The ex-CEO of the now-defunct Livent Inc. -- the company behind such hits as "Phantom of the Opera" -- testified at the hearing for nearly three hours via video link from the Beaver Creek Institution in Gravenhurst, Ont.
He could be seen crying and hugging his wife, and two children, who were at the prison to support him.
"Thank you from the bottom of my heart," said Drabinsky, his voice overcome with emotion.
In 2009, Drabinsky and his longtime friend and business partner Myron Gottlieb were both convicted of two counts of fraud each for a book-cooking scheme that ultimately resulted in the demise of Livent.
The court ruled that the partners orchestrated a scheme involving the falsification of Livent's financial statements to lower its expenses and make the company look like it was meeting high earnings projections.
At the hearing, in his first public statements since Livent's collapse 14 years ago, Drabinsky repeatedly denied that he intentionally committed fraud or that it occurred out of greed. However, he admitted that the employees had been pressured by him to maximize profits at the company, and ultimately, it was his "gross negligence" that makes it his responsibility as the head of Livent.
"I drove people tremendously hard in the company," he said. "I drove them to succeed through my flawed ambition and creative hunger, which was not grounded in greed.
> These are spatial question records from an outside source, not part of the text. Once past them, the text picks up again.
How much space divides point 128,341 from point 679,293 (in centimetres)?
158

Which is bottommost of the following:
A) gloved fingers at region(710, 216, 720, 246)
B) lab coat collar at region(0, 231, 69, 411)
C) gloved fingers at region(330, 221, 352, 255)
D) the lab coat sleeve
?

I pushed the envelope too far."
He said he did not know that what was being done by the company's accountants "crossed into criminality."
Drabinsky said he had suspected that there were inaccuracies in the company's financial statements but due to his lack of accounting practices, he "walked away from the details."
"I should never have been CEO of the company," he said. "That was a mistake."
The bankruptcy of the publicly-traded company ultimately cost investors an estimated $500 million.
Last September, after losing a joint appeal of their convictions, Drabinsky was sentenced to five years in prison and Gottlieb to four years.
He told the panel Wednesday that the first month of his sentence, which was served at the maximum-security Millhaven penitentiary in Kingston, Ont., was "devastating" to him and his family.
"It affected me beyond description," said Drabinsky. "Every time the lead door slammed shut and reverberated I was overwhelmed."
Drabinsky, who considers Oscar-nominated actor Christopher Plummer and Canadian ballerina Karen Kain his close friends, said he soon found himself "face-to-face with a different world of individual."
He sobbed when he told the board that he was contacted last August by the Governor-General's office about stripping him of his Order of Canada, which was rewarded in 1995 for his contribution to the arts.
"I've always given everything I had to this country," said Drabinsky, noting that he had often resisted temptation to move the company to the U.S.
The panel imposed several conditions on his six-month-long release to the halfway house, including barring him from owning or operating any business, becoming self-employed and managing financials at any company or organization.
Drabinsky must also submit financial and banking statements to a parole officer at least once a month, and not associate with any convicted criminals, including Gottlieb.
Once granted parole, the man who used to rub shoulders with Hollywood elite said he wants to keep a "low profile" and continue producing movies and stage productions.
He was also in talks of doing consultant work, and lecturing at a business school and an arts school.
"Forget about building any empires anymore," said Drabinsky. "I already did that."
Gottlieb was released to a halfway house last July.
Drabinsky will be moved to the halfway house sometime after Nov. 11.